Document:
From: Jean-Marc Bourguet <jm@bourguet.org>
Subject: Re: list strawman
Date: 12 Jan 2002 16:10:52 +0100
Date: 2002-01-13T10:15:55+01:00 [thread overview]
Message-ID: <7uir1a.s11.ln@192.168.0.2> (raw)
In-Reply-To: 3C3F1A0F.2000706@telepath.com
Ted Dennison <dennison@telepath.com> writes:
[...]
> That's right, each call to those routines is O(n). However, for a mergesort
> you don't do just one split or merge. At the top level you do 1, and the
> next level you do 2, at the next 4, and so on.
>
> It doesn't look like the algorithm you presented does this, but then it
> doesn't look like a sort either. It only calls split once, and then
> merge. Its actually a O(n) algorithm. Too bad it doesn't actually sort, or
> you'd be up for some kind of prize. :-)
A merge sort can be splitting once into several sorted lists and then
merging them. That's what I did.
What I presented is algorithm L in section 5.2.4 of The Art Of
Computer Programming (in the third volume) modified according exercise
12 of the same section. All the ideas are also presented in the
section 5.4 of the same book. I don't think I'll get a prize for
reading Knuth and his solutions to his exercises :-)
There is a sligth difference with was is presented in Knuth. He use an
additionnal flag in the record to mark the end of the sublists. I
didn't do that and used the fact that a sublist end when there is a
drop in value. This has a consequence that sublists may be merged
inexpectedly and so some care must be taken not to go in O(N^2).

Excerpted data:
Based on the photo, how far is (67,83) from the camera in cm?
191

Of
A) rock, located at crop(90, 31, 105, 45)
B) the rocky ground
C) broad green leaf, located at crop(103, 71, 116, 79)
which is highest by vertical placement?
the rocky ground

Exercise prompt: Please retype the merge sort message from "In-Reply-To: 3C3F1A0F.2000706@telepath.com" to "4, and so on.". Answer from the merge sort message alone, not the data.

Finished answer:
In-Reply-To: 3C3F1A0F.2000706@telepath.com
Ted Dennison <dennison@telepath.com> writes:
[...]
> That's right, each call to those routines is O(n). However, for a mergesort
> you don't do just one split or merge. At the top level you do 1, and the
> next level you do 2, at the next 4, and so on.